JP2009224305A - LITHIUM SECONDARY BATTERY WITH Li-Sn-Mn COMPOUND POSITIVE ELECTRODE THIN FILM, MANUFACTURING METHOD OF Li-Sn-Mn COMPOUND TARGET AND POSITIVE ELECTRODE THIN FILM DEPOSITION METHOD USING THIS - Google Patents

Abstract

<P>PROBLEM TO BE SOLVED: To provide a lithium secondary battery with a Li-Sn-Mn compound positive electrode thin film; a manufacturing method of a Li-Sn-Mn compound target; and a positive electrode thin film deposition method using this. <P>SOLUTION: The positive electrode thin film deposition method for the lithium secondary battery includes the steps of: forming mixed powder by mixing Li<SB>2</SB>CO<SB>3</SB>, MnO<SB>2</SB>, and SnO powder; conducting primary crushing of the mixed powder; calcinating the mixed powder after the primary crushing; conducting secondary crushing of the calcinated mixed powder; pressing the mixed powder after secondary crushing; manufacturing a target containing Li, Sn, Mn, and O by sintering the pressed mixture; and locally vapor depositing the positive electrode thin film containing Li, Sn, Mn, and O on a substrate by irradiating laser beams to the target. The discharge capacity and charge discharge reversibility can remarkably be enhanced by replacing a part of Mn with Sn. <P>COPYRIGHT: (C)2010,JPO&INPIT

Description

  The present invention relates to a lithium secondary battery including a Li—Sn—Mn compound positive electrode thin film, a method for producing a Li—Sn—Mn compound target, and a method for forming a positive electrode thin film using the same.
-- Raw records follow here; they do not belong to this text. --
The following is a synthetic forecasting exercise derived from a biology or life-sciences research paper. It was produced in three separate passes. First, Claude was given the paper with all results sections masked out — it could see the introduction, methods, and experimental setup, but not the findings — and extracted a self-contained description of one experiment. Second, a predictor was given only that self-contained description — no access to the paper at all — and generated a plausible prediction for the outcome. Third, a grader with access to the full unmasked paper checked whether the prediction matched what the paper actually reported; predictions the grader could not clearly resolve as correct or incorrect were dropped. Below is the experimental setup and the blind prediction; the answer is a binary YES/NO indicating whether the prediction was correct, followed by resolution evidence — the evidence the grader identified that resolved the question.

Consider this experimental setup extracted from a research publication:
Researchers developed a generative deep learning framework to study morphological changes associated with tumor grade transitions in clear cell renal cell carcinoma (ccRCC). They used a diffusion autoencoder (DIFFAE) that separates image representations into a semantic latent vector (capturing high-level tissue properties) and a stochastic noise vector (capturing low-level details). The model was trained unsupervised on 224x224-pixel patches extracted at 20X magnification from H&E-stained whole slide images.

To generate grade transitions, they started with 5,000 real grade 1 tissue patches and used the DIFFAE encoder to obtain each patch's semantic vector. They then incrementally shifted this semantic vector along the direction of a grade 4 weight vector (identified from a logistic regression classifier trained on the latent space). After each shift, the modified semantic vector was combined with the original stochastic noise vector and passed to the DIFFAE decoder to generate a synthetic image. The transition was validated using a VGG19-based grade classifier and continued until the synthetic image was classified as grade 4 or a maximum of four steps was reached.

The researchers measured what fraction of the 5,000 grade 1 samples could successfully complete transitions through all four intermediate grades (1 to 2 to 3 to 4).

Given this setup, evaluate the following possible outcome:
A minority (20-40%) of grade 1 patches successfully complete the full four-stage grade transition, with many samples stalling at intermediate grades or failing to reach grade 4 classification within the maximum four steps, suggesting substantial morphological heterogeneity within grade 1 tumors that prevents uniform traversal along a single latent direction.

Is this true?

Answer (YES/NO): NO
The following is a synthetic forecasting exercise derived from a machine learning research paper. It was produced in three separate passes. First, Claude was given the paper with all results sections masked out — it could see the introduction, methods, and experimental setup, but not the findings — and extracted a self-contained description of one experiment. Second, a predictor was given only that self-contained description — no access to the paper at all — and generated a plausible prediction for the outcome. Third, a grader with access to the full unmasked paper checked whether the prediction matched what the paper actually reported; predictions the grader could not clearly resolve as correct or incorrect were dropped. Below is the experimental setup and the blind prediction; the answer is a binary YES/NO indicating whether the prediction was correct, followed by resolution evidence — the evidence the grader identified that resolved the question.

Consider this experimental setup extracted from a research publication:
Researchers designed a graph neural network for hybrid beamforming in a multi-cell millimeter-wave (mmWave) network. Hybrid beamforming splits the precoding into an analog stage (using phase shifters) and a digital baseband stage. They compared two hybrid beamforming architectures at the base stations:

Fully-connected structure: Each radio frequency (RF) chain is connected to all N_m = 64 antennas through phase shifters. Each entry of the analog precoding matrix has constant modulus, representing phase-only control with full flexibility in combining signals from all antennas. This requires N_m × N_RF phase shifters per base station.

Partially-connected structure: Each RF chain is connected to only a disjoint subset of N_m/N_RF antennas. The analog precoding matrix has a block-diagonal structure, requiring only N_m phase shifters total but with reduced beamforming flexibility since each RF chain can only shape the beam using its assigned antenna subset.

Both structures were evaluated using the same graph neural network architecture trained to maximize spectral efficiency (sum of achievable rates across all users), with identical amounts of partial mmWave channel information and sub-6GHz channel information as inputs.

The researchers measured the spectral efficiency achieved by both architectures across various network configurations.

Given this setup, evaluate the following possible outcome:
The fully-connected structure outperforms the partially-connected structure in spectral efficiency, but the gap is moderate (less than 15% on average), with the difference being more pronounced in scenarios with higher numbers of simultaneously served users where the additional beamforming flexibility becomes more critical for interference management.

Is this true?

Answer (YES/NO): NO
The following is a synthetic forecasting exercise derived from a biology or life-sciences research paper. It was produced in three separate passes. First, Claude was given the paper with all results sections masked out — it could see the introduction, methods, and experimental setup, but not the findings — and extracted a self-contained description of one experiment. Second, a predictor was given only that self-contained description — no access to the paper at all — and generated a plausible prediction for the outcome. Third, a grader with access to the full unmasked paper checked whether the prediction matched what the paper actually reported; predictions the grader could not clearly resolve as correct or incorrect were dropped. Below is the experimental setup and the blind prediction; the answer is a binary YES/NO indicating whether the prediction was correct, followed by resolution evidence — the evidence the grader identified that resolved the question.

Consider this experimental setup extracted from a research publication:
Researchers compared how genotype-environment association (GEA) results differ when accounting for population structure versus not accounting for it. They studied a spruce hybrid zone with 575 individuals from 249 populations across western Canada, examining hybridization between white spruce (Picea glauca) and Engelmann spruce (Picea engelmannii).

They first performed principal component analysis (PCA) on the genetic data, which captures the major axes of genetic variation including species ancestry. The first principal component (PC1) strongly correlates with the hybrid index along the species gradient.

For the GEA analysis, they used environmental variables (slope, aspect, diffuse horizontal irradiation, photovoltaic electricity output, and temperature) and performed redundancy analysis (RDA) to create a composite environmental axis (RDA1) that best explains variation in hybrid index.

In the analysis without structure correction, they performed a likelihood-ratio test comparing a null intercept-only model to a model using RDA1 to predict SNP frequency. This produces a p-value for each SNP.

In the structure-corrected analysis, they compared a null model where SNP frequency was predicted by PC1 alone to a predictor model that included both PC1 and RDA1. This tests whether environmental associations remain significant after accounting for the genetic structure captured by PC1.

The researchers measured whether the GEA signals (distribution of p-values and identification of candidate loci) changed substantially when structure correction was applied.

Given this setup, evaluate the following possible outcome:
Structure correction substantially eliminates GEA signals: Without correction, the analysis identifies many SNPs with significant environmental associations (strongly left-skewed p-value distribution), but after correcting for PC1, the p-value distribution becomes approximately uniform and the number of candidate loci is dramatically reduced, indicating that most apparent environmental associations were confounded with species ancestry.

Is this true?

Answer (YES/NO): NO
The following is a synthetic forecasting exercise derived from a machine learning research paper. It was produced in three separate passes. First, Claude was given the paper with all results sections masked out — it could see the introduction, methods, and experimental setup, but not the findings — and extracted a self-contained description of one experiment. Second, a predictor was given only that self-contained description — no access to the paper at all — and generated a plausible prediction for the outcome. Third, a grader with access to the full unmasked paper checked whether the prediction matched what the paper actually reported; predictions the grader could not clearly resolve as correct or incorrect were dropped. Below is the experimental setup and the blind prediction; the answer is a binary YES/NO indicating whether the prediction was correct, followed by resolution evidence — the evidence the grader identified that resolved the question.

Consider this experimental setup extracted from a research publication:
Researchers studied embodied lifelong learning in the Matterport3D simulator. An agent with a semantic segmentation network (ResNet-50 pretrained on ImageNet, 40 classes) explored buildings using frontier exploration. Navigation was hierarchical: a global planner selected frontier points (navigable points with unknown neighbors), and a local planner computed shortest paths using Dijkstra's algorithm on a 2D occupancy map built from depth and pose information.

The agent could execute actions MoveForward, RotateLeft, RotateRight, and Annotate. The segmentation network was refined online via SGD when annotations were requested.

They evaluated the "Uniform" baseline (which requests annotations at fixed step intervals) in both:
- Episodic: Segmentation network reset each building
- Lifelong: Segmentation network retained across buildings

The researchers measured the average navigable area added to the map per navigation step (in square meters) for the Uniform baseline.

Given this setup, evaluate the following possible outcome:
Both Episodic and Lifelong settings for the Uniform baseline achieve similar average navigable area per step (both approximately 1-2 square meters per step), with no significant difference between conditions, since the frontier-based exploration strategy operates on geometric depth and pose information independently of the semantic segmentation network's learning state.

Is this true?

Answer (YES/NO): NO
Lithium cobalt oxide (LiCoO ₂ ), which has already been put into practical use as a positive electrode material for lithium secondary batteries, is expensive and has environmental and safety problems. Therefore, lithium manganese oxide is lithium nickel oxide. Along with (LiNiO ₂ ), many materials have been studied as an alternative material to solve these problems. Lithium cobalt oxide and lithium nickel oxide generate oxygen when overcharged and there is a danger of explosion. However, lithium manganese oxide does not generate oxygen even when overcharged, and it is relative to cobalt (Co). By using manganese (Mn), which is an abundant element, there is an advantage that the price is low.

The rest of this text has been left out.